What you need to do -
Please retype the lines below word for word, keeping every number, bracket and symbol the same.

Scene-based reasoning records
┄┄┄┄┄┄┄┄┄┄
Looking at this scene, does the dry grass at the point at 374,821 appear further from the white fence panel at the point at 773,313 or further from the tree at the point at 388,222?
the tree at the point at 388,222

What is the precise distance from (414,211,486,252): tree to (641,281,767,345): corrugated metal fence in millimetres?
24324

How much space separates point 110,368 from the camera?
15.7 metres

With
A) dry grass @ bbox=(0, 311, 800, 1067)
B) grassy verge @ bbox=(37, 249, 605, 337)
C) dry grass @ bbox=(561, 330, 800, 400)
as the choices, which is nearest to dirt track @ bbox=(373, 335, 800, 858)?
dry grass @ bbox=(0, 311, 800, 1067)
┄┄┄┄┄┄┄┄┄┄
Result of the exercise -
Looking at this scene, does the dry grass at the point at 374,821 appear further from the white fence panel at the point at 773,313 or further from the tree at the point at 388,222?
the tree at the point at 388,222

What is the precise distance from (414,211,486,252): tree to (641,281,767,345): corrugated metal fence in millimetres?
24324

How much space separates point 110,368 from the camera?
15.7 metres

With
A) dry grass @ bbox=(0, 311, 800, 1067)
B) grassy verge @ bbox=(37, 249, 605, 337)
C) dry grass @ bbox=(561, 330, 800, 400)
as the choices, which is nearest to dirt track @ bbox=(373, 335, 800, 858)?
dry grass @ bbox=(0, 311, 800, 1067)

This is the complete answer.